Foster death penalty hearings to resume later this year

♦ Many capital cases face series of appeals, and even some re-trials. Only one Floyd County man remains on death row

- By John Bailey JBailey@RN-T.com

As we enter 2019 Floyd County has one remaining man sitting on death row awaiting execution and another who is potentiall­y heading for his second death penalty trial.

Timothy Tyrone Foster, who is now 51, was sentenced to death in 1987 for the murder of retired school teacher Queen Madge White during a burglary at her home at Highland Circle — he was 18 at the time of the incident.

The 79-year-old woman had been attacked and molested before being strangled to death.

The U.S. Supreme Court overturned his conviction two years ago, on the grounds of black jurors being excluded from his original trial.

Once his conviction was overturned, Foster was moved back to the Floyd County Jail from Georgia’s death row in Jackson. Earlier this year the state expressed its intent to seek the death penalty and the lengthy process began again.

One round of hearings took place in October and another round of hearings are set for May in Judge Billy Sparks’ courtroom.

James Randall Rogers

James Randall Rogers, now 57, is the only man currently sentenced to death from Floyd County. Rogers raped and murdered his 75-yearold neighbor, Grace Perry in 1980.

He was first convicted and sentenced to death in 1982 but later had to be retried, convicted and sentenced in 1985 after he appealed the original conviction because the grand jury pool didn’t include enough women.

Later Rogers appealed his conviction again, citing a U.S. Supreme Court ban of the execution of mentally retarded criminals. He cited a definition of mental retardatio­n as consistent­ly scoring less than 70 on IQ tests. Rogers took six tests, with his score falling below 70 only once.

In 2007, the Supreme Court of Georgia upheld a Floyd County jury’s 2005 finding that Rogers wasn’t mentally retarded.

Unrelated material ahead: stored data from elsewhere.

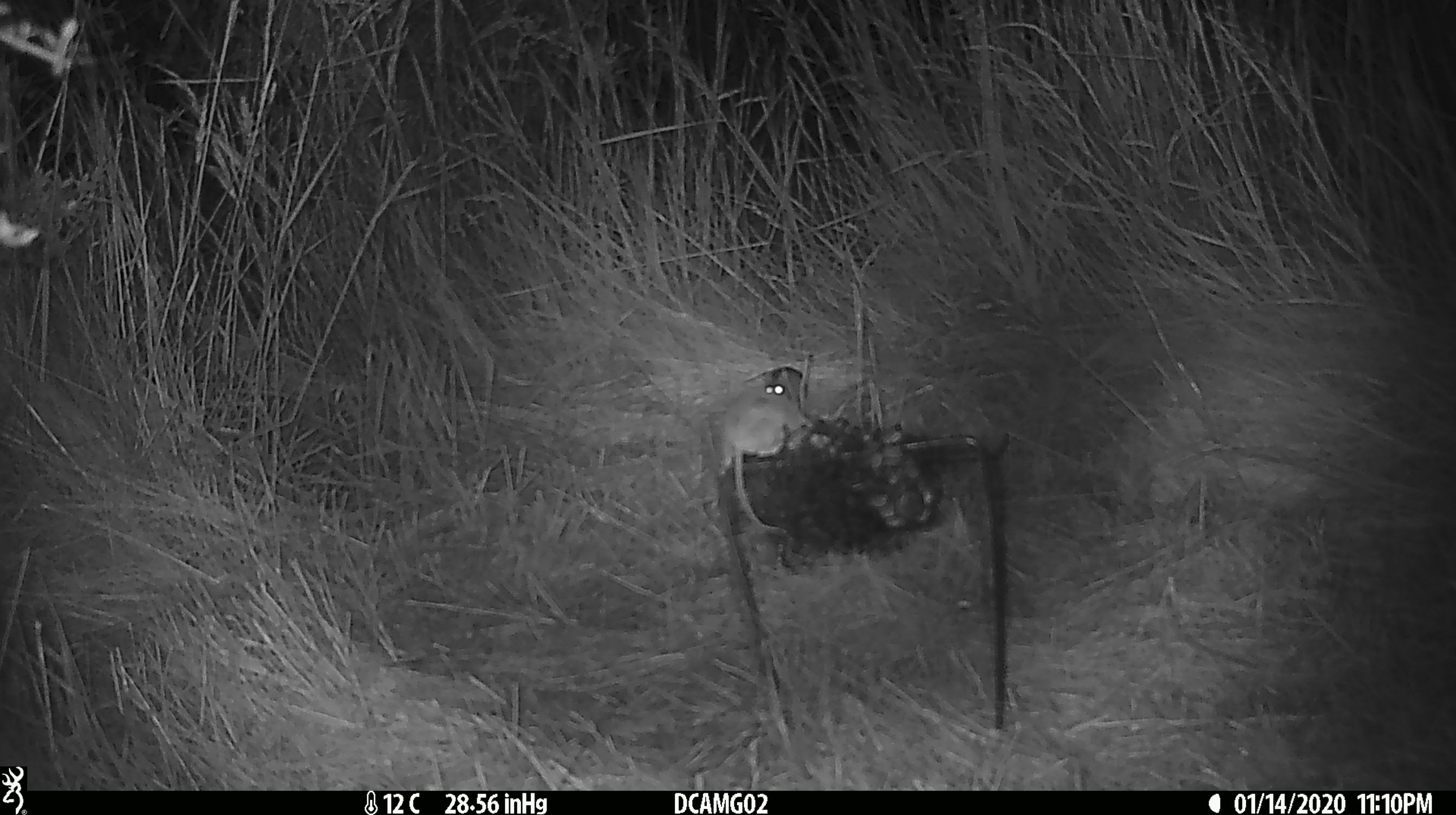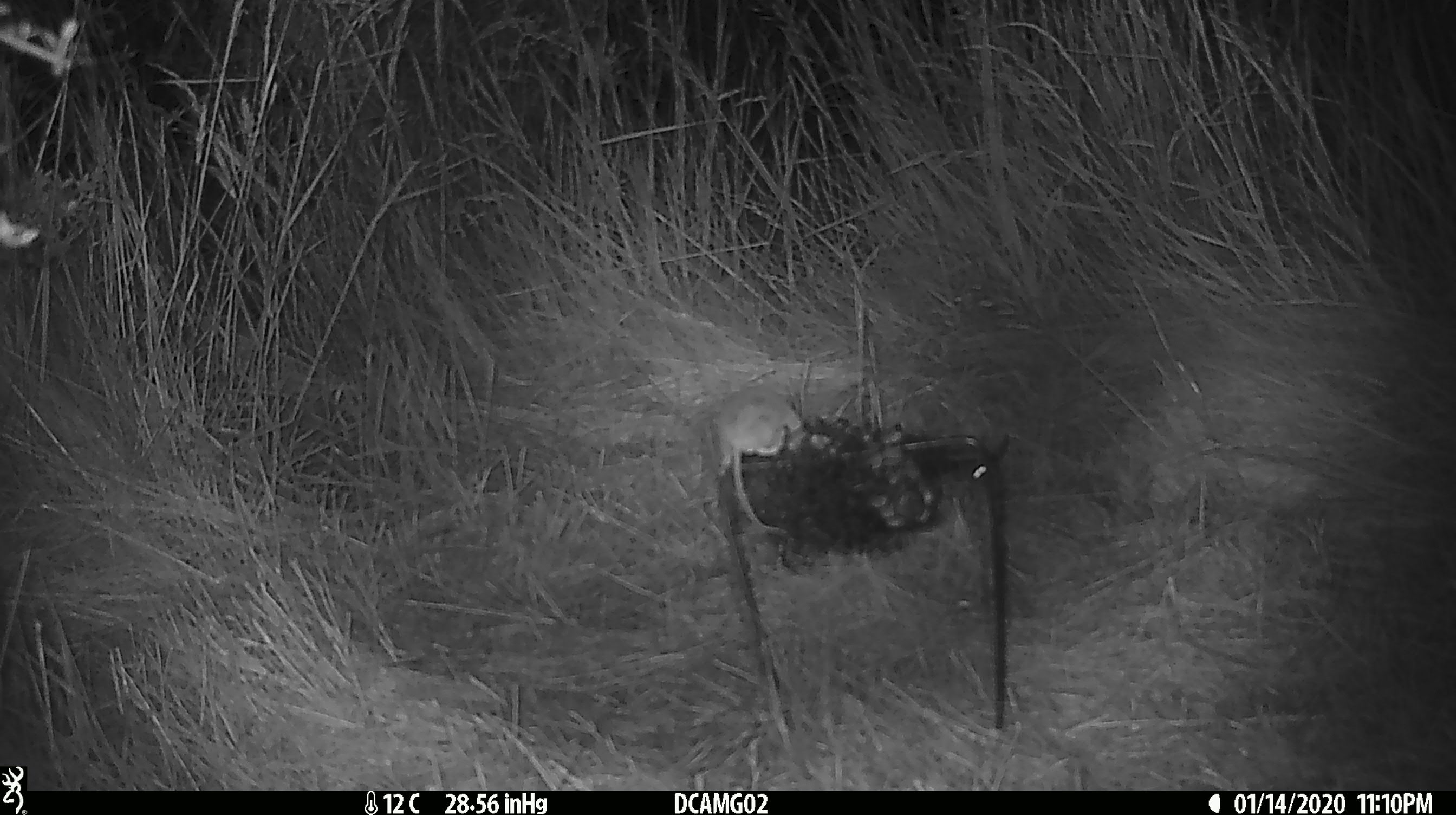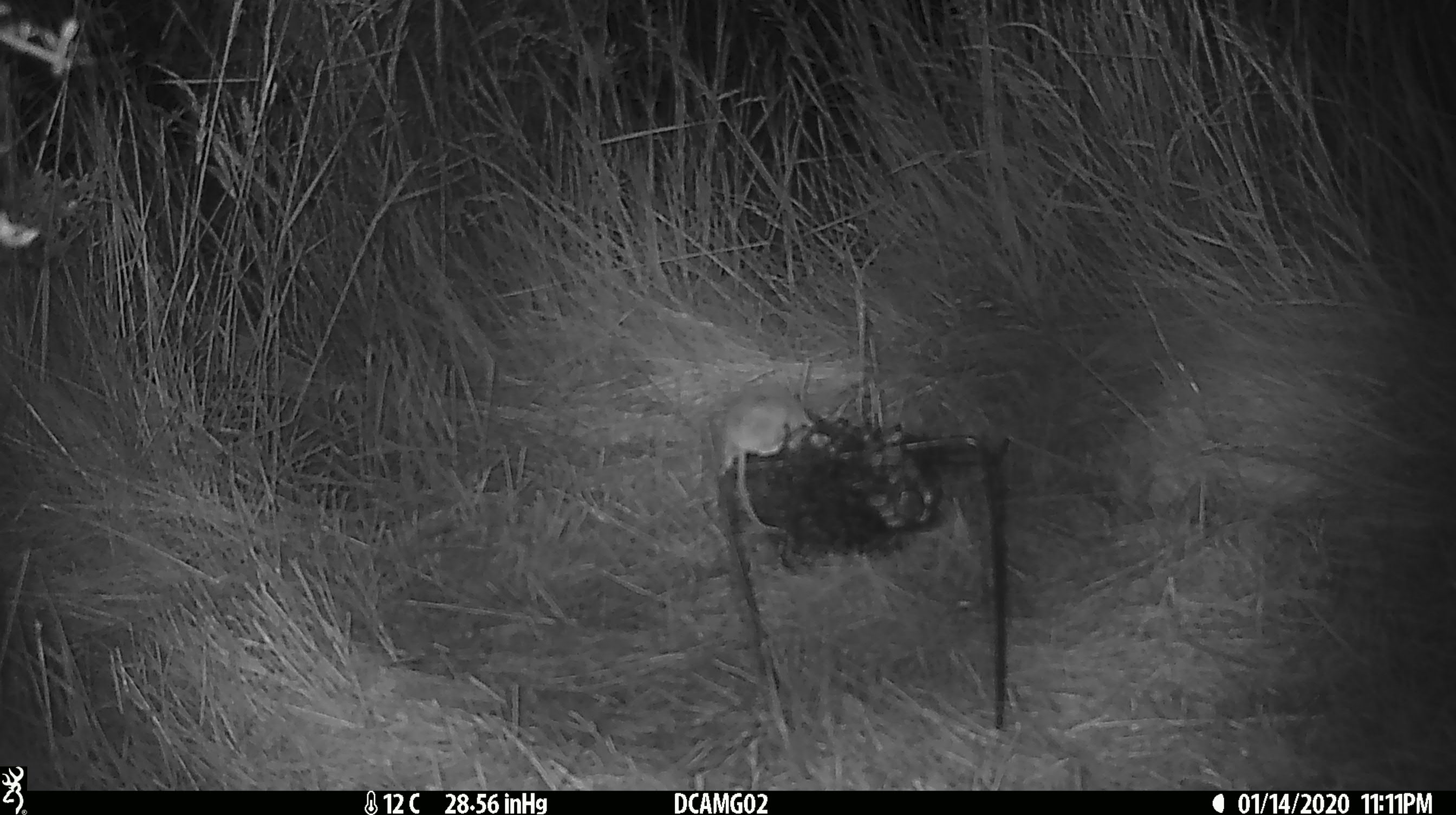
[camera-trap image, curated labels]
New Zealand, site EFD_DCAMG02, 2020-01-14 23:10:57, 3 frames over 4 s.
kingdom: Animalia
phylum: Chordata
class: Mammalia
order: Rodentia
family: Muridae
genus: Mus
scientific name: Mus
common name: mouse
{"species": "mouse (Mus)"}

The Georgia Department of Correction­s does not list any date for Rogers’ scheduled execution.

Overturned cases

It took years to resolve the cases of Mark Randall McPherson and Gary Chad Thomason. Both men were sentenced to death and both men’s sentences were overturned. Both McPherson and Thomason were re-sentenced to life without parole.

It took six years to resolve McPherson’s case and 11 for Thomason.

Mark Randall McPherson took a sentencing deal for life without parole for the 1998 murder of Linda Ratcliff after the Georgia Supreme Court overturned his sentence of death in 2008.

In 1992 Gary Chad Thomason fatally shot Jerry Self, 33, outside his Bells Ferry Road home. Convicted and sentenced to death in 1996 on murder, burglary and weapons charges, Thomason had his sentence — but not conviction — overturned in 2003.

Thomason also took a sentencing deal which offered life without parole, rather than the death penalty.

In both cases the families of the victims approved of the sentencing deals of life without parole, Floyd County District Attorney Leigh Patterson said in an earlier interview.